═════ Textauszug ═════

Ich beobachte das angesprochene Thema ja nun schon über 2 Jahre. 
Und smile immer breiter 

PS: Meines wiessenstand ist in den angeblichen Zentrifugen keine WinCC.
Gruß an GE. Mehr sag ich ned.


----------



## LowLevelMahn (20 Mai 2011)

*die Meldung ist auch ganz nett*

http://www.heise.de/newsticker/meldung/Praesentation-neuer-SCADA-Schwachstellen-vertagt-1246212.html


----------



## Tommi (20 Mai 2011)

Mal ne ganz andere Bedrohung:

Bombenalarm bei Phoenix Contact in Blomberg...

http://www.nw-news.de/owl/4506346_Bombendrohung_bei_Phoenix_Contact_in_Blomberg.html


----------



## Thomas_v2.1 (21 Mai 2011)

Mh, ich frage ich da wo die Lücke sein soll. Das ist so als wenn ein Einbrecher durch eine offenstehende Haustür 'einbricht'. Das System ist nunmal offen wie ein Scheunentor.

Was will man denn als Zugriffschutz machen?
Meines Erachtens müsste man den Zugriff auf die Steuerung über gesicherte Zugänge, VPN oder sowas in der Art erledigen. Das sollte mittlerweile auch in einer SPS unterzubringen sein.
Natürlich hilft das nicht dagegen, dass ein infizierter/manipulierter PC welcher autorisierten Zugriff auf die Steuerung hat Schadcode oder manipulierte Daten in die SPS einschleust.

Ausreichend verschlüsselte und autorisierte Verbindungen über andere Bussysteme wie Profibus/MPI sind zwar nicht Standard, wäre aber sicher auch irgendwie möglich. Oder Siemens schmeißt die PG Funktionen auf diesen Schnittstellen generell raus, bzw. man müsste diese irgendwie deaktivieren können.


----------



## Markus Rupp (21 Mai 2011)

wie stellst du dir das denn vor?, verschlüßeltes bussystem, und bei jeder neuen bus-variable oder geänderter teilnehmer-strutkur mußt du das gesamte system neu einspielen (alle teilnehmer-konfigurationen, zertifikate auf allen teilnehmern austauschen).

ein dynamisches zertifikatshandling ist weder einfach noch reel sicher (denn immer wenn ein zertifikat ausgetauscht wird, auch am pc) wird erstmal ne ungeschützte verindung benötigt. also bräuchte ich in diesem fall nur nen deamon der darauf wartet das das zertifikat ausgetauscht wird, das fange ich via kopieren der netzwerkprotokolle auf das deamon-subsystem ab und habe damit das aktuelle zertifikat, schwups kann ich wieder alles manipulieren was ich will.

was die pc geschichte angeht: das problem sitzt nicht IM sondern AM PC. Das ist und war schon immer so.

═════

■ Aufgaben
1 - Fassen Sie im Textauszug den Absatz, der mit „Ausreichend verschlüsselte und autorisierte Verbindungen“ beginnt, in höchstens zwei Sätzen knapper zusammen.
2 - Schreiben Sie einen Abschnitt aus dem Textauszug wortgetreu ab: Beginnen Sie bei den Worten „## Markus Rupp“ und hören Sie nach „was ich will.“ auf.

═════ Quelldaten ═════

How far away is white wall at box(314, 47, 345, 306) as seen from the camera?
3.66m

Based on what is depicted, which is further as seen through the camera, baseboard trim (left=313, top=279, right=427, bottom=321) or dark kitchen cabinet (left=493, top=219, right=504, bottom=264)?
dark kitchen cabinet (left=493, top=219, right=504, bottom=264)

═════

■ Lösungen
1 - Verschlüsselte und autorisierte Verbindungen über Bussysteme wie Profibus/MPI sind kein Standard, wären aber wohl irgendwie möglich. Alternativ könnte Siemens die PG-Funktionen auf diesen Schnittstellen grundsätzlich entfernen oder deaktivierbar machen.

2 -
## Markus Rupp (21 Mai 2011)

wie stellst du dir das denn vor?, verschlüßeltes bussystem, und bei jeder neuen bus-variable oder geänderter teilnehmer-strutkur mußt du das gesamte system neu einspielen (alle teilnehmer-konfigurationen, zertifikate auf allen teilnehmern austauschen).

ein dynamisches zertifikatshandling ist weder einfach noch reel sicher (denn immer wenn ein zertifikat ausgetauscht wird, auch am pc) wird erstmal ne ungeschützte verindung benötigt. also bräuchte ich in diesem fall nur nen deamon der darauf wartet das das zertifikat ausgetauscht wird, das fange ich via kopieren der netzwerkprotokolle auf das deamon-subsystem ab und habe damit das aktuelle zertifikat, schwups kann ich wieder alles manipulieren was ich will.